Tross agreed to it readily. “You want a day off tomorrow? Sure. You’ve done great over the past two weeks. You’ll still be paid the agreed wage. But why though? Do you have a girlfriend in Aldersberg? Going on a date with her? I’ve been where you are right now, lad, so here’s a piece of advice: a woman’s greed runs deeper than hell. Your crowns are going nowhere if you spend them on her. They’ll never be satisfied.”
“Stop teasing me, Tross,” Roy shot back. “I don’t have a girlfriend. I’m searching for someone in the lower city, but I can’t tell you who I’m looking for.”
Tross gave him a solemn reminder. “Then, be careful.”
***
After resting at the watermill for the night, Roy went to the lower city the next day. The sky was overcast. If he wanted to verify Vivien’s testimony, he had to see the drunkard who’d come to the House of Cardell a day ago to ask Vivien for money. In other words, her father.
There’s no way he’ll forget about his son, no matter how drunk he is. Roy found out where Vivien’s house was a couple weeks ago. It was a rickety wooden house in the easternmost part of the lower city. The house was easy to find, and Roy had gone in the morning to avoid bumping into the Sparrow Triad thugs again, but luck was not on his side.

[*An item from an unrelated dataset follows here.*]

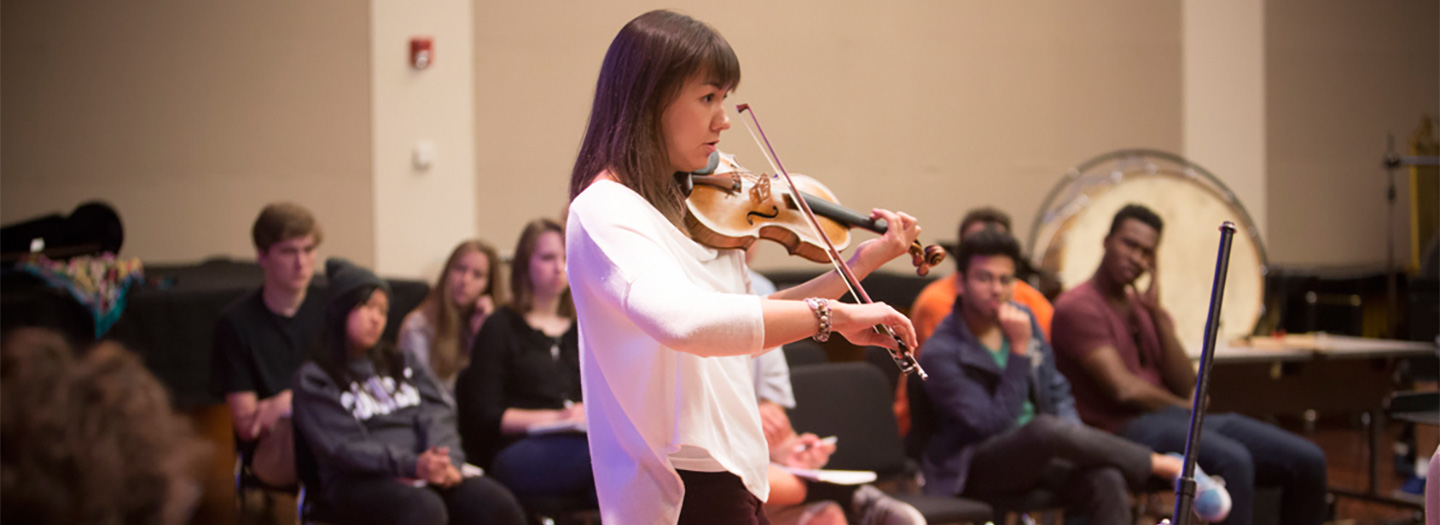 Ariana Kim playing violin for students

The moment he stepped onto the slums’ streets, he felt someone glaring at him from behind. When he looked behind him from the corner of his eye, he saw a bald, burly man with a tattoo on his neck following him. The man was wearing a thick, yellow coat, black pants, and long boots. He looked like Letho, but his expression wasn’t the same. Letho was a distant man, while the burly thug looked brutish, as if his rage were about to explode any minute. He was around six feet four*, his neck short but thick, his coat bursting at the seams. The man looked like a bear standing on its hind legs.
PR/N: Six feet four is around 1.93 meters.
The morning wind cut through him like blades. There weren’t many people on the streets at that hour. Most were either still sleeping or already in the marketplace, working. Roy pretended not to notice him. Instead of yelling or calling for help, he hastened his steps and left the streets, turning into a remote, dark, squalid alley. The man sped up too.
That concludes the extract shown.